Ein Besuch aus Brüssel und Straßburg ist in Schalksmühle nicht alltäglich. Daher gab es zwischen Bürgermeister Jörg Schönenberg, SPD-Europa-Abgeordneter Birgit Sippel, der SPD-Bundestagsabgeordneten Nezahat Baradari und dem Vorsitzenden des SPD-Ortsvereins Hajo Kapfer am Mittwochmittag, 6. März, viel Gesprächsstoff.
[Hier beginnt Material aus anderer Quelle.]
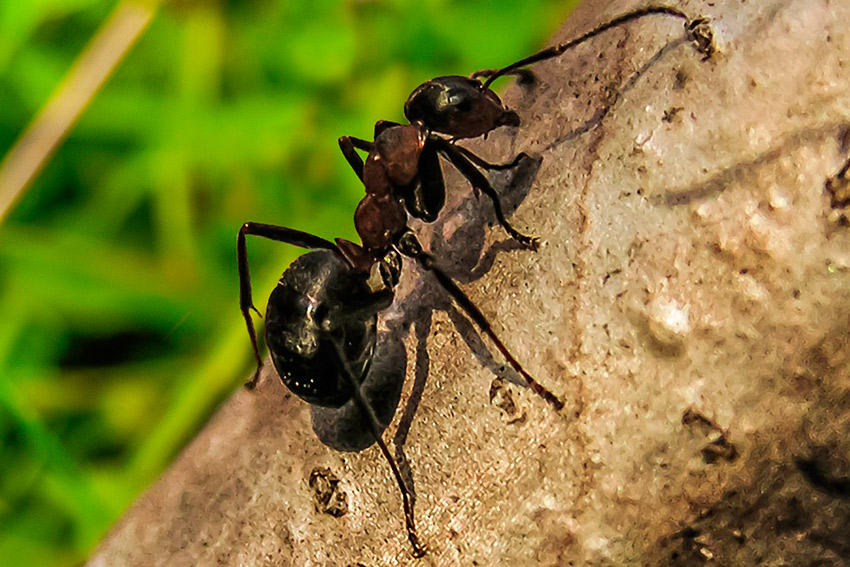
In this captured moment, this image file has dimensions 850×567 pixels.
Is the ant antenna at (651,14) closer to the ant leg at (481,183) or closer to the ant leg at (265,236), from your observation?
the ant leg at (481,183)

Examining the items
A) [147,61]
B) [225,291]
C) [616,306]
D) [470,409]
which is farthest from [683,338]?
[147,61]

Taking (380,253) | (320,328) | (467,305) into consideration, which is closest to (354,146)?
(380,253)

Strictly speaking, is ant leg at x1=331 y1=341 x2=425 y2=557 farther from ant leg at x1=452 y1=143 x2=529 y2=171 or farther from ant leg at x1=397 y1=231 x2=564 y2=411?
ant leg at x1=452 y1=143 x2=529 y2=171

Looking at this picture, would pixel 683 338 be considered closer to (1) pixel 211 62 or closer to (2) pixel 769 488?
(2) pixel 769 488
Gemeinsam blickten sie auf die Herausforderungen und Krisen zurück, mit denen die kleine Gemeinde Schalksmühle in den vergangenen Jahren konfrontiert war und aktuell immer noch ist.
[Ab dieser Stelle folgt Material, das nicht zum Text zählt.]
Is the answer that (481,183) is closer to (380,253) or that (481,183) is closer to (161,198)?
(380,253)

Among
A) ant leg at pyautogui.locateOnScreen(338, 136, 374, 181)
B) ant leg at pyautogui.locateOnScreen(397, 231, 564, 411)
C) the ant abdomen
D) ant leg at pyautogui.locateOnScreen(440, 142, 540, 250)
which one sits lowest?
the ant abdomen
Integration: Ein Schlüsselaspekt für Schalksmühle
Die Flüchtlingskrise beschäftigt Schalksmühle seit 2015 – mit Höhen und Tiefen. Bürgermeister Schönenberg betont dabei ein Hauptproblem, das die Aufnahme von Geflüchteten besonders schwierig macht: „Es gibt keine Planungssicherheit“. Mehrere Faktoren prasseln gleichzeitig auf die Behörden ein – Wohnraum, Kita-Plätze, Einschulungen und Deutsch-Sprachkurse. Im Jahr 2022 folgte dann die nächste Krise mit dem Beginn des Ukraine-Kriegs. „Schalksmühle hatte großes Glück. Gott sei Dank hatten wir die Holzhäuser am Jahnsportplatz nicht abgebaut“, sagt Schönenberg mit dem Hintergrund, die Holzhäuser vor dem Ukraine-Krieg noch vermarkten zu wollen.
Doch bei der Thematik ginge es nicht nur um Geld – Finanzmittel erhielten die Kommunen ausreichend. Die Herausforderung für Schalksmühle liege in der Integration, im Einbringen von Geflüchteten in den Alltag. In all diesen Punkten stimmt Birgit Sippel dem Bürgermeister zu. „Kommunen stehen vor mehreren Herausforderungen, die alle gleichzeitig angepackt werden müssen“, weiß sie und erwähnt dabei auch die Klimakrise sowie die Digitalisierung. Es könne nicht sein, dass Geflüchtete über Jahre geduldet werden, nur um nach zehn Jahren aus Deutschland geschickt zu werden. „Entscheidungen müssen schneller gefällt werden: in Arbeit, Integration und Sprache“.
„Prozesse sind wichtig, nehmen aber kein Ende“
Südwestfalen ist ein wirtschaftsstarker Standort – und soll es bleiben, hofft Schönenberg. Denn es gäbe einige Mängel, die Unternehmen dazu zwingen, wegzugehen. „Wir haben ein Desaster, was die Infrastruktur angeht“, betont der Bürgermeister und verweist unter anderem auf die Bahn, die seit Sommer 2021 nicht mehr im Betrieb ist – auch kaputte Brücken und Straßen. Das „Gesamtpaket“ müsse stimmen. „Wir müssen der Wirtschaft vernünftige Rahmenbedingungen schaffen“, stimmt Sippel zu.
Dazu gehöre unter anderem, Prozesse anzukurbeln und sie nicht über Jahre zu vernachlässigen – wie etwa der Regionalplan und der Volmetal-Radweg, über die seit Jahren diskutiert wird. „Das ist ernüchternd. Prozesse sind wichtig, nehmen aber kein Ende. Wir gehen Dinge an und kommen nicht weiter. Ein Problem, das Deutschland hat“, weiß Schönenberg. „Was wir manchmal unterschätzen, ist nicht nur die Bürokratie, sondern auch, wenn alle drei Jahre ein neues Gesetz herauskommt“, fügt Sippel hinzu.
Vernünftige Auseinandersetzungen statt endloser Uneinigkeit
Sippel freut es, dass Kundgebungen für Demokratie, Vielfalt und Toleranz nicht nur in Großstädten stattfinden. Auch Schalksmühle setzte am 23. Februar ein Zeichen. „Die Populisten profitieren von Streit und Uneinigkeit. Wir haben der AfD damit eine große Tür geöffnet – und das ärgert mich“, betont Schönenberg. Dem pflichtet auch Sippel bei: „Es ist die Aufgabe der Politik, bei strittigen Themen einander zuzuhören“.
Nach anderthalb Stunden war noch Zeit für einen kurzen Spaziergang durch den Ortskern von Schalksmühle, bei dem die kleine Delegation dem Inhaber des „Hotel Zur Post“, Jochen Bernsdorf, einen Besuch abstattete. Am Abend bestand noch die Gelegenheit für Gespräche mit interessierten Bürgern im Café Breddermann.